No, y la diferencia se capitaliza. El bono se paga una vez; el aumento se suma a la base sobre la que se calculan todas las subidas futuras, y normalmente también tus aportaciones al plan de retiro. Un bono mayor que un aumento este año suele valer mucho menos para el tercero.

Mi empleador dice que no hay presupuesto. ¿Y ahora?

+

Trata el presupuesto como real y el calendario como la variable.
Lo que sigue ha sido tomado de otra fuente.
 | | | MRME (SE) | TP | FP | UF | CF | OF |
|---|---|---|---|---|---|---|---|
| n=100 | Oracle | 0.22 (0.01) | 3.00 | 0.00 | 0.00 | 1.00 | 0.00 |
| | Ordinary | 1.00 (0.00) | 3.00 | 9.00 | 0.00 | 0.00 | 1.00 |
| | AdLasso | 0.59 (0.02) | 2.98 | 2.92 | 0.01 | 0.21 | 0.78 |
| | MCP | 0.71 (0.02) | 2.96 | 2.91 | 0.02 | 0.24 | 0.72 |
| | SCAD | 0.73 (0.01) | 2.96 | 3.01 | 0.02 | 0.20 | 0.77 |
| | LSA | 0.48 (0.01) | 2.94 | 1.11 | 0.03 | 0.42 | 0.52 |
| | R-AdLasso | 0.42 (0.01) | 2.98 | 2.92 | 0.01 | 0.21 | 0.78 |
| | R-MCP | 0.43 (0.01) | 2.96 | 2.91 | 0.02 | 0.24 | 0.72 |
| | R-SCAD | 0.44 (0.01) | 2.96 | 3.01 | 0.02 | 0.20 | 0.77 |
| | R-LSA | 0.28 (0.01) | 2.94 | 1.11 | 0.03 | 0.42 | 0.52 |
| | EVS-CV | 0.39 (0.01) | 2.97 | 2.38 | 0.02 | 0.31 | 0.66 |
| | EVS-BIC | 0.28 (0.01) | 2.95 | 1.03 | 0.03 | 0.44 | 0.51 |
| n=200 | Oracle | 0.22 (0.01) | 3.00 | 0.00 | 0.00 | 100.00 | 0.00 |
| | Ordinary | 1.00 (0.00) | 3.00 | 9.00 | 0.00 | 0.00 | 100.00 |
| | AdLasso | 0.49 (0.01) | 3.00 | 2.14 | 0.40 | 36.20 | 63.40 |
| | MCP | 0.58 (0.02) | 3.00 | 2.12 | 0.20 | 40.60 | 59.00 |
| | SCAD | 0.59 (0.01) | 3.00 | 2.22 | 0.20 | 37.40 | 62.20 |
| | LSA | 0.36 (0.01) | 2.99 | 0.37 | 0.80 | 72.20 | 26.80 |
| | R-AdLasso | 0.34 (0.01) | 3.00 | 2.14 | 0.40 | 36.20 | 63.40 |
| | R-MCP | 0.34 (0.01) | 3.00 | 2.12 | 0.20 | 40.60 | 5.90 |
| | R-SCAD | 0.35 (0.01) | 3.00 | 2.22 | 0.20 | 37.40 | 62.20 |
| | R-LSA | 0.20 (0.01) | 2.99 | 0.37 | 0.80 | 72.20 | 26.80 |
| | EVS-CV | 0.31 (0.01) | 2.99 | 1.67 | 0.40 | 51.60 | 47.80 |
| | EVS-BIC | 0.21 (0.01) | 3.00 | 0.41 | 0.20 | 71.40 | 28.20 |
Pregunta cuándo se fija la bolsa, qué te llevaría a la parte alta de ella, y cuándo se comparó tu banda con el mercado por última vez. Si las respuestas se repiten dos ciclos seguidos, la restricción es estructural.

¿Cambiar de empleo realmente paga más que quedarse?

+

En promedio sí, porque las dos cifras se fijan con mecanismos distintos. Una subida interna es un porcentaje del sueldo del año pasado, decidida dentro de un presupuesto de nómina; una oferta externa se fija según lo que hoy cuesta cubrir ese puesto. Ese hueco explica toda la prima por cambiar.